- #1
Argelium
- 25
- 7
Homework Statement
A cylinder with radius ##R## and height ##h## which has a distributed charge on its surface with density ##\sigma## spins over its axis with angular velocity ##\omega##.
If the cylinder has a mass density ##\rho##, find the relationship between magnetic momentum and angular momentum.
Homework Equations
$$L=I\omega$$
$$m_{mag}=IA$$
The Attempt at a Solution
So my professor gave a hint that there should be no radius or height terms. However I attempted this:
First of all we must calculate two magnetic momentums, the one due to lateral surface area and another due to the cylinder heads.
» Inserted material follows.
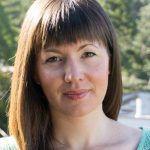 Headshot of professor Kim Seed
For the first one consider a ##dI## on the surface area.
$$dI=\frac{dq \omega}{2\pi} = \frac{\omega\sigma}{2\pi}Rd\theta dz$$
Then the magnetic momentum of the sides is
$$m=\omega\sigma R^2h \int d\theta dz$$
$$m=\omega RhQ$$
Then for each heads we can find the magnetic momentum to be
$$\frac{1}{4}\omega R^2 Q$$
So summing them all (both vectors have the same direction: parallel to angular velocity) we obtain
$$m_{tot}= \omega R(hQ+\frac{RQ}{2}$$
Doing the calculations yields that
$$L=\frac{R}{2h+R}\frac{M}{Q} m$$
Where ##M## is the mass.
Am I missing something or is my work correct?